Variational Auto Encoder is not a new work but it recently draw my attention. The difference between VAE and conventional AE is, given a probability distribution, VAE learns the best possible representation that is parametrized by defined distribution. Let's say we want to fit gaussian distribution to the data. Then, It is able to learn mean and standard deviation of the multiple gaussian functions ( corressponding VAE latent units) with backpropagation with a simple parametrization trick. Eventually, you obtain multiple gaussians with different mean and std on the latent units of VAE and you can sample new instances out of these. You can learn more from this great tutorial.
Recurrent Models for Visual Recognition:
ReNet is a paper from Montreal group. They explain an alternative approach to convolutional neural networks in order to learn spatial structures over visual data. Their idea relies on recurrent neural network which scans the image in a sequence of horizontal and then vertical direction. At the end, RNN is able to learn the structure over the whole image (or image patch). Although, their results are not better than state of art, spotting an new alternative to old fashion convolution is exciting effort.

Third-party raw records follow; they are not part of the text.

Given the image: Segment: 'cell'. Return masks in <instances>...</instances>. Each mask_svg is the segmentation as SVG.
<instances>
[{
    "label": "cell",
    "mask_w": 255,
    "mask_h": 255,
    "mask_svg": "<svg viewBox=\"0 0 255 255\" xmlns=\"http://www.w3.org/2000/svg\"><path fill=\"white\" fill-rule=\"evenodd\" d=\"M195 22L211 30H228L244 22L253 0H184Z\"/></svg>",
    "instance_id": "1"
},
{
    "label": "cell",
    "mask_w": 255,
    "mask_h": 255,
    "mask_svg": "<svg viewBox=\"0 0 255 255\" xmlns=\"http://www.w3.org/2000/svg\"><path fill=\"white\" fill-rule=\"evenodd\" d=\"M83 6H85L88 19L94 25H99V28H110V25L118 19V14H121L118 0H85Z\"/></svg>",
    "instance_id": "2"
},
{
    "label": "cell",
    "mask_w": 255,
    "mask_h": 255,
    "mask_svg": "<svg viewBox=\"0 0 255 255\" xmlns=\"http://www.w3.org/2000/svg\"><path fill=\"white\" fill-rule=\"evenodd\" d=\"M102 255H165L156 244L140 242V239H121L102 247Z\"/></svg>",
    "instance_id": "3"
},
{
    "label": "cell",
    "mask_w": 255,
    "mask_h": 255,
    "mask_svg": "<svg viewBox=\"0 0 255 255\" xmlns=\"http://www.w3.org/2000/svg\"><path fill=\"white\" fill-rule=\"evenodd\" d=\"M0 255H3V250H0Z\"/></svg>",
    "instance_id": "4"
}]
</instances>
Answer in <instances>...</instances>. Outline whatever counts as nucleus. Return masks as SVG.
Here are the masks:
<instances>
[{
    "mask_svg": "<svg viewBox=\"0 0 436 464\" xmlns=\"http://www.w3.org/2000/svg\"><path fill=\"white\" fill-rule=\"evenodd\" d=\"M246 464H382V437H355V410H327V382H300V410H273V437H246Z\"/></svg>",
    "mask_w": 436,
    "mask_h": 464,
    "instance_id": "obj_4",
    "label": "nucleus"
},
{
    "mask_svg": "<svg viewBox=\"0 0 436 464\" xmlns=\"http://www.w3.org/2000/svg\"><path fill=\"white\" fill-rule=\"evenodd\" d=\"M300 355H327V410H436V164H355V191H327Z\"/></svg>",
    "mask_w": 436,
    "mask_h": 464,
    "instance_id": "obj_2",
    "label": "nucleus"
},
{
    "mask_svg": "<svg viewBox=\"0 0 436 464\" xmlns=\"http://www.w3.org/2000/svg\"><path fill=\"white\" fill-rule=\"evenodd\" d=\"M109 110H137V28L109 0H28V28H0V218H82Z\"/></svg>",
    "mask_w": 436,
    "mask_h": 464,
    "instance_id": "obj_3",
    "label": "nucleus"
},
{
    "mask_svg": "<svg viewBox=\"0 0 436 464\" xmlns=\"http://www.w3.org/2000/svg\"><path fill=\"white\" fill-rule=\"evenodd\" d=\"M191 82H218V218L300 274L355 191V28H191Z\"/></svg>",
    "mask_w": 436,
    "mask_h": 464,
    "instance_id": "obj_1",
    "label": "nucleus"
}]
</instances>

Generative Adversarial Network http://arxiv.org/abs/1406.2661 - Train classifier net as oppose to another net creating possible adversarial instances as the training evolves.
Apply genetic algorithms per N training iteration of net and create some adversarial instances.
Apply fast gradient approach to image pixels to generate intruding images.
Goodfellow states that DAE or CAE are not full solutions to this problem. (verify why ? )
Blind training of nets
We train huge networks in a very brute force fashion. What I mean is, we are using larger and larger models since we do not know how to learn concise and effective models. Instead we rely on redundancy and expect to have at least some units are receptive to discriminating features.
Optimization (as always)
It seems inefficient to me to use back-propagation after all these work in the field. Another interesting fact, all the effort in the research community goes to find some new tricks that ease back-propagation flaws. I thing we should replace back-propagation all together instead of daily fleeting solutions.
Still use SGD ? Still ?
After a year of hot discussion for sparse representations and it is similarity to human brain activity, it seems like it's been shelved. I still believe, sparsity is very important part of good data representations. It should be integrated to state of art learning models, not only AutoEncoders.
DISCLAIMER: If you are reading this, this is only captain's note and intended to my own research make up. So many missing references and novice arguments.